Spatial data with pictures
-- Start --

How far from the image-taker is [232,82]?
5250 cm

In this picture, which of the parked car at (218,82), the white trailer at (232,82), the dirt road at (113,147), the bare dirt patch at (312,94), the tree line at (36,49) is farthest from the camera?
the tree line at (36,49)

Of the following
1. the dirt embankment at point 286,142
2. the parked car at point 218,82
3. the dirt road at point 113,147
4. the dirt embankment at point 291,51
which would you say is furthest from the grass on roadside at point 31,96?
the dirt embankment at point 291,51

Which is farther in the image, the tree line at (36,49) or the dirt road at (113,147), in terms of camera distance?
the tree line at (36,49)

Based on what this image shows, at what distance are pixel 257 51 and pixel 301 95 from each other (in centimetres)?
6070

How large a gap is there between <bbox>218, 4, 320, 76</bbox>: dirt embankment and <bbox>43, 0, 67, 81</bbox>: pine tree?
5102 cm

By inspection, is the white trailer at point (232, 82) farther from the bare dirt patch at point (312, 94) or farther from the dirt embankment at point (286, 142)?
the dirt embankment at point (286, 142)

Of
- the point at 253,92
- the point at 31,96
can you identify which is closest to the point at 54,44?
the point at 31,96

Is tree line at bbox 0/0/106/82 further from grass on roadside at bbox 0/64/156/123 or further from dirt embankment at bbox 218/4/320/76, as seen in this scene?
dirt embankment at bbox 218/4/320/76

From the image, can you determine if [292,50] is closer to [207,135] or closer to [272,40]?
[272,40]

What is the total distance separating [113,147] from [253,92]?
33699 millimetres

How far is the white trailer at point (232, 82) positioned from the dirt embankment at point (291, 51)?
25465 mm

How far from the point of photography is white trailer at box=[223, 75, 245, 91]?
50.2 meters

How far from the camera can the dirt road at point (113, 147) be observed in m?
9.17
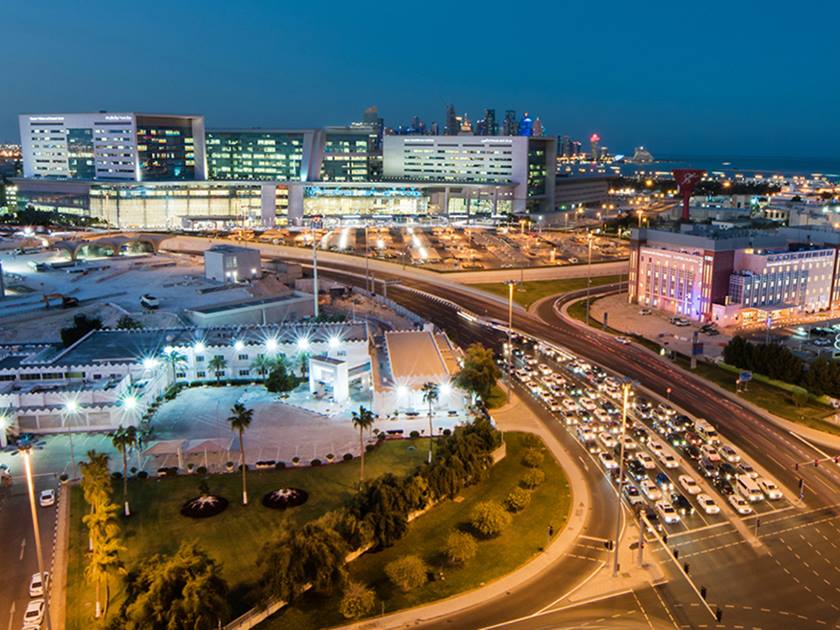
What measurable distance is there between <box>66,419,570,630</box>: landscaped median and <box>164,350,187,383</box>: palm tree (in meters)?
19.3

-- End --

Required work — Rewrite the records as a numbered list, beginning with the line containing "How far is the" and continuing through the end of the records, skipping blank lines. Leave the picture out of your list.

Correct result —
1. How far is the white trailer at point (232, 82) positioned from the dirt embankment at point (291, 51)?
2. 25465 mm
3. How far from the point of photography is white trailer at box=[223, 75, 245, 91]?
4. 50.2 meters
5. How far from the camera can the dirt road at point (113, 147) be observed in m?
6. 9.17
7. What measurable distance is there between <box>66,419,570,630</box>: landscaped median and <box>164,350,187,383</box>: palm tree (in meters)?
8. 19.3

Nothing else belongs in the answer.